▸ **Text block**:
——
I am, it might reasonably be said, a climate refugee – though a very comfortable one. Escaping the forest fires to run a little cafe in Denmark is hardly a sacrifice. But if the cafe might be a good retirement plan for me, it won’t be for my children – far too soon, the whole country in which Cafe Hellebaek is located will likely be underwater.
There is something so powerful about gazing into the distance over a large body of water. Especially when you know that water is connected to all the other water in the world’s oceans. It’s a most thought-provoking experience.
This little village on Oresund, the inlet separating Denmark from Sweden, is a place I keep coming back to. The reason is because my friends here, people I’ve now known for many years, live here, in a bit of an unconventional situation. Where they live, and where I stay most of the time when I’m in Denmark, used to be a castle. The castle burned down and was replaced by a police training academy. When that later closed, it was purchased by my friends, who ran a school there for many years. Now there’s no more school, and the buildings are used for many other purposes, mostly involving the act of caring for others in one form or another — whether it’s looking after troubled youth, leasing space for the local municipality to house refugees, or training volunteers to do development work in Angola and other countries around the world.
One of the aspects of touring in places where I don’t live, but visit often, is I see reality in snapshot form. I meet the baby who is a toddler only a couple visits later. I see a woman who used to come to my gigs anytime I’d play in Copenhagen when she was a teenager. Now she’s in her thirties and is a member of the Danish parliament. A lot happens in between visits.
One thing that happens is the middle-aged people get old, and the old people die. It’s very systematic, I’ve noticed over the years, and there are no exceptions to this rule. The middle-aged people who stay healthy often become very active old people, as active as ever, until they’re not, anymore, and they slow down, and eventually die. Such was the case with my friend Lars-Peter. I met Lars-Peter and Mette when they came to a concert I was part of, a tribute to Pete Seeger in Copenhagen. Lars-Peter was a founding member of the particular strain of the folk school movement that became known as Tvind in the 1960’s. Mette came in later, as a teenage windmill-builder in the 1970’s.
I’ve mentioned the story of the windmill in a previous weekly missive, as well as in a song I wrote about it. It’s an incredible story. When Mette was a teenager and Lars-Peter was a young man, they and hundreds of others, with the support in one form or another of thousands more, built the biggest windmill that had ever been built, and then proceeded to give away the patents for it so others could do the same. It’s a story not only of scientific breakthroughs and engineering brilliance, but of collective action of the most profound and impactful sort. The windmill they built, Tvindkraft, is still running and providing electricity in the town of Ulfborg, in western Denmark. Far more significantly, though, this windmill became the model for industrial-scale windmills, and essentially gave birth to one of the biggest industries in Denmark — windmill-building.
Lars-Peter was one of the best storytellers I ever met. I wish I had recorded any of his stories. He died of leukemia, and in his last couple years had very little energy. But when he could get out of bed, he could still be in great storytelling form until close to the end. In his role as headmaster of a school that educated kids by taking them in buses from Denmark to India and back on a regular basis, Lars-Peter saw the world in ways that very, very few people get to do. And when he did most of his traveling, it was in countries that were experiencing massive popular movements and, in several cases, revolutions. Pick a country in Africa or the Middle East, Lars-Peter had lived there and seen or participated in world-historic events in it. (It’s me saying this, not him — he was far too humble a person to make such claims himself.)
——
▸ **Objective**:
Summarize the essay about Denmark above in two sentences.

(Dataset entries)
——
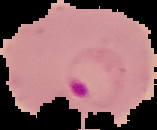
Summary:
  - Image size: 157×130 pixels
  - Preparation: thin blood smear
  - Image type: cell region segmented out of the field of view; surrounding area masked to black
  - Result: Plasmodium parasites detected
——
▸ **Task result**:
The writer keeps returning to a village on Oresund where longtime friends live in buildings that were once a castle, then a police training academy, then a school, and are now used mostly for caring for others. One of those friends, Lars-Peter, was a founding member of Tvind and a gifted storyteller who died of leukemia, and with Mette and hundreds of others he built Tvindkraft, the windmill that became the model for industrial-scale windmills in Denmark.